AROUND AFRICA: Charles Taylor Sentenced, Private Anti-Pirate Patrols
An international court has sentenced former Liberian strongman Charles Taylor to 50 years in prison for orchestrating atrocities during the horrific civil war in neighboring Sierra Leone.
Taylor, the 64-year-old former president of Liberia, was convicted April 27 of aiding, abetting and planning “some of the most heinous and brutal crimes recorded in human history,” according the presiding judge at the International Criminal Court in the Netherlands.
It is the first time a head of state has been convicted and sentenced on such charges since the Nuremberg war crimes trials after World War II, the New York Times reported.
During the 10-year Sierra Leone civil war thousands of people were killed, raped, mutilated or kidnapped and forced to be soldiers or sex slaves. The international court is barred from imposing a sentence of life in prison or death.
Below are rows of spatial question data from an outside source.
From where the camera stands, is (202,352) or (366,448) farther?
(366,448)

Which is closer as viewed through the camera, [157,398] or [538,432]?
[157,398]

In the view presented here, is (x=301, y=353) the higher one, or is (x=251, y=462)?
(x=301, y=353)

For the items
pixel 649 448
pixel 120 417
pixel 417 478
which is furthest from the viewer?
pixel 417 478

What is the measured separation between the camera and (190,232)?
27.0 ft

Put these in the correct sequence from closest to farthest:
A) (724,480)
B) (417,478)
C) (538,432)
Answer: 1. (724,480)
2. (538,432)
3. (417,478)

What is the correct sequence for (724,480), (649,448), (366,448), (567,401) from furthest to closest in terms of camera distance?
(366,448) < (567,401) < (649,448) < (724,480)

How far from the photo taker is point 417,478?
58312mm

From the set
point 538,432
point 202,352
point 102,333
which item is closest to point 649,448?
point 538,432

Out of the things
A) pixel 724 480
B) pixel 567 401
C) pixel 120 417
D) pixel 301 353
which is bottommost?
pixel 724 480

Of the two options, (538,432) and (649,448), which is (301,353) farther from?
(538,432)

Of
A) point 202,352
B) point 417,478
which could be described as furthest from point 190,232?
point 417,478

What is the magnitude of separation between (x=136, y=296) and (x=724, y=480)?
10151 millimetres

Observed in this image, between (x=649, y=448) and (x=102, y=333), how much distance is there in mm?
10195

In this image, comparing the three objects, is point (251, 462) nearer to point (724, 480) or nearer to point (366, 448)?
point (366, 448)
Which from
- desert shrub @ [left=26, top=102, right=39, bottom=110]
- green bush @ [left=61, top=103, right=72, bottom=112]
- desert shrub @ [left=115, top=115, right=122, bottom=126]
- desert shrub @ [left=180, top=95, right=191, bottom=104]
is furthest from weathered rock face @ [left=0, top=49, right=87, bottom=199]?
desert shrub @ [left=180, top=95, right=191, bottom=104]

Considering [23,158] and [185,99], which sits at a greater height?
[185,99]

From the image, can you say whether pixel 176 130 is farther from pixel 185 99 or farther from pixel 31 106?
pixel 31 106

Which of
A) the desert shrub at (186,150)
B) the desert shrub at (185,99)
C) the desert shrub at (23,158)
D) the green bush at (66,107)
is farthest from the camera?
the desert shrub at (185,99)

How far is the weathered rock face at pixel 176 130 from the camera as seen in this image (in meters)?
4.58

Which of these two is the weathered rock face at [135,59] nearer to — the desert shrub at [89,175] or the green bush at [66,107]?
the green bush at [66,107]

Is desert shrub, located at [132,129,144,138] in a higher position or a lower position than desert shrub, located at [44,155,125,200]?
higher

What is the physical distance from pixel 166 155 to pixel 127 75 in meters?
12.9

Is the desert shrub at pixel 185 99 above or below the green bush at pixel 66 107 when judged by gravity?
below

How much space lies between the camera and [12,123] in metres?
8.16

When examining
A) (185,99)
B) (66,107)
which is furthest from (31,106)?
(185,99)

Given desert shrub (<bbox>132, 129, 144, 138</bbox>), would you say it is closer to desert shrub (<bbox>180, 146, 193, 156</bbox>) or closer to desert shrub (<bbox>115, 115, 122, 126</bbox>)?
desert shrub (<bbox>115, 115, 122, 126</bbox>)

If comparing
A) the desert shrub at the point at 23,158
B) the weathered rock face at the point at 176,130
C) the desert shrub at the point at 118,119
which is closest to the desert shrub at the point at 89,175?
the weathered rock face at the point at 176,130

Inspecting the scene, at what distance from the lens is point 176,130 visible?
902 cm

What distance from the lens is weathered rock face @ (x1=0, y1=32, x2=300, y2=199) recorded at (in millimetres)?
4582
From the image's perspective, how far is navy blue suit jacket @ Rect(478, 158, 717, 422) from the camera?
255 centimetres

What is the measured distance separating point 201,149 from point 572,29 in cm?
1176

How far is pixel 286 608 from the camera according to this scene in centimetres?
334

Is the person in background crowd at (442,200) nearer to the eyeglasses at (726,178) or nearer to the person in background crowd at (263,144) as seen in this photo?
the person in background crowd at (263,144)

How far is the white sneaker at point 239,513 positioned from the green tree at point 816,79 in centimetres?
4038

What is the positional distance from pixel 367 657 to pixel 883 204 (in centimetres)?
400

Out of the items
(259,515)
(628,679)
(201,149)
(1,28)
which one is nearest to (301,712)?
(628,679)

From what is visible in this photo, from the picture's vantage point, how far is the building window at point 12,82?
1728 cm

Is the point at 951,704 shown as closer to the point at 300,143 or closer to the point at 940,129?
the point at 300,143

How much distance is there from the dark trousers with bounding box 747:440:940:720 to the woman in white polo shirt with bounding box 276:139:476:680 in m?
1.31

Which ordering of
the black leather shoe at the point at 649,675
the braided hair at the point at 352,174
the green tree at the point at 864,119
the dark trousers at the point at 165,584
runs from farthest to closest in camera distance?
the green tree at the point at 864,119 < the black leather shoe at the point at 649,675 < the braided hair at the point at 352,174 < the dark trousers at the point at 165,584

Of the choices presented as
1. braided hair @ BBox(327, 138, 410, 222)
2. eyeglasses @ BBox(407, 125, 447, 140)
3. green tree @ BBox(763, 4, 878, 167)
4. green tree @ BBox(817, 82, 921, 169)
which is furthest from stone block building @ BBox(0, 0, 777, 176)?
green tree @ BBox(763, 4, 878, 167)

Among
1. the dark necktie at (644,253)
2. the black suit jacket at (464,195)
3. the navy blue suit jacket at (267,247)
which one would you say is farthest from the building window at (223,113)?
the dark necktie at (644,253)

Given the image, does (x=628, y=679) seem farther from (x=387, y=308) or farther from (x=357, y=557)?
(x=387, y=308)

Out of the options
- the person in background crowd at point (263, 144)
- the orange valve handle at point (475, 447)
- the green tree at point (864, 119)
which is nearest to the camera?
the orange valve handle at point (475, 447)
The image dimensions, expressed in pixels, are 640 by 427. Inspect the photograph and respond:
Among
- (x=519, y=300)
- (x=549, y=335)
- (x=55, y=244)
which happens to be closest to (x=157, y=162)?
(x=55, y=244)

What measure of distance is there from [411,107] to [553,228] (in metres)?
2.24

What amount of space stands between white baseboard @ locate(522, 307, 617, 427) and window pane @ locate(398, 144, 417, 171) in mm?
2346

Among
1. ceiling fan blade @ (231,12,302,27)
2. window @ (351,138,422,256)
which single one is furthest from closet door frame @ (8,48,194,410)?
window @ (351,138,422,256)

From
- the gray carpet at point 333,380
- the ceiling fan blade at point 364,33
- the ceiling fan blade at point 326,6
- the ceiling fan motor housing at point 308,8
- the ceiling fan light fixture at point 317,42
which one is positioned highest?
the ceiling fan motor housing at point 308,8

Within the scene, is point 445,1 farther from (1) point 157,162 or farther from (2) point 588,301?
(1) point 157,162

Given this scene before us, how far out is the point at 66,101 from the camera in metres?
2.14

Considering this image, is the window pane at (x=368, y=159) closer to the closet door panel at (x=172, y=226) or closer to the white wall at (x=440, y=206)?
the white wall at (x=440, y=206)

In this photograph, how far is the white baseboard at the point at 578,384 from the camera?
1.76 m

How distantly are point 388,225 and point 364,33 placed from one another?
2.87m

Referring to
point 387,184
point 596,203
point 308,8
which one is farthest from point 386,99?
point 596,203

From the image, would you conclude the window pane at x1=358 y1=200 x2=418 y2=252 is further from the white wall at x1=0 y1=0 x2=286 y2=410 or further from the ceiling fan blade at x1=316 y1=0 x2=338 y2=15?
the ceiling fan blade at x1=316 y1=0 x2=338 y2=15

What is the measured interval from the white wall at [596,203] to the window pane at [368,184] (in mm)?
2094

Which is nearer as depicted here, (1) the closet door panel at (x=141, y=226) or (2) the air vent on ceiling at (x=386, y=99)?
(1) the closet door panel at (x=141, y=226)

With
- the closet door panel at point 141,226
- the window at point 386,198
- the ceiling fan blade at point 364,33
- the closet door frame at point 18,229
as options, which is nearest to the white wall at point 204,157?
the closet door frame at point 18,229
Taylor still has many followers in Liberia.
A private company based in the UAE plans to outfit three boats to patrol the pirate infested waters off the Horn of Africa, the BBC reported.
The company, Typhon, plans to man each of the patrol boats – now being outfitted in Singapore – with a complement of 40 former British Royal Marines and a crew of 20.
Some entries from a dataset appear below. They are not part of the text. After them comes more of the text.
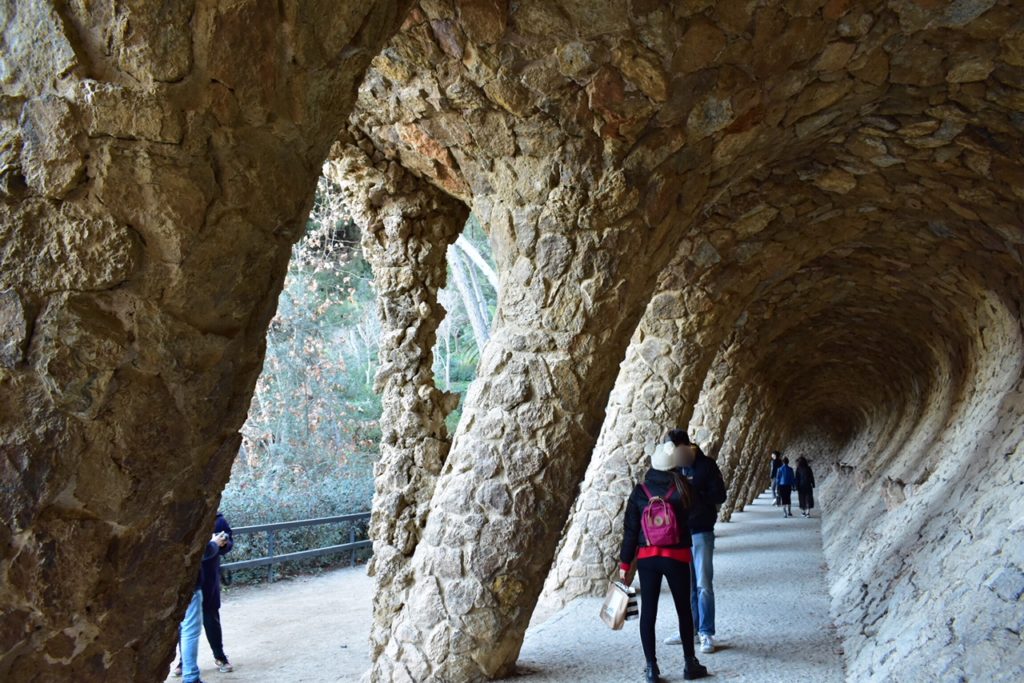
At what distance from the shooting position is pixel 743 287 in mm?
8242

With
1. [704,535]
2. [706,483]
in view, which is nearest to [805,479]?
[704,535]

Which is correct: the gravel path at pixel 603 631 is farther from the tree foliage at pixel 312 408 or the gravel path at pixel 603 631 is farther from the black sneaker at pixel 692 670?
the tree foliage at pixel 312 408

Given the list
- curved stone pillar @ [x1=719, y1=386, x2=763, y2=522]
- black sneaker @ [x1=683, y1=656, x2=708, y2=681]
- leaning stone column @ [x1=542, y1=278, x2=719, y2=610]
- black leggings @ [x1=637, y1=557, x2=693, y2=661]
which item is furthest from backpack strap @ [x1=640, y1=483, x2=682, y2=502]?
curved stone pillar @ [x1=719, y1=386, x2=763, y2=522]

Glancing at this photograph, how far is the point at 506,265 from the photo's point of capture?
4.80m

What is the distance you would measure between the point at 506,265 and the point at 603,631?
8.17 ft

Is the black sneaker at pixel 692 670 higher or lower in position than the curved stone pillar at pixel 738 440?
lower

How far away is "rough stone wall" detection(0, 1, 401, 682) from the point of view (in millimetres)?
1620

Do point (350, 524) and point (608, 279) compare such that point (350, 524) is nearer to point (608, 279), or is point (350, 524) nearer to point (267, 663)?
point (267, 663)

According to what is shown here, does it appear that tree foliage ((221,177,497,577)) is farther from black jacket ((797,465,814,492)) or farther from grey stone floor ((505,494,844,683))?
black jacket ((797,465,814,492))

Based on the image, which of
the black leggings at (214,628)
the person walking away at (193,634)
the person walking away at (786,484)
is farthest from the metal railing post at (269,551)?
the person walking away at (786,484)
The boats, which will be contracted to protect cargo ships plying the Western Indian Ocean, Arabian Sea and Gulf of Aden, will also be armed with machine guns. The security officers will have rifles.
Unlike some 25 naval vessels patroling the pirate zone, the Typhon boats will assigned to protect specific boats instead of patrolling a vast area of seas.
Currently, eight vessels and 235 crew members are being held by pirates.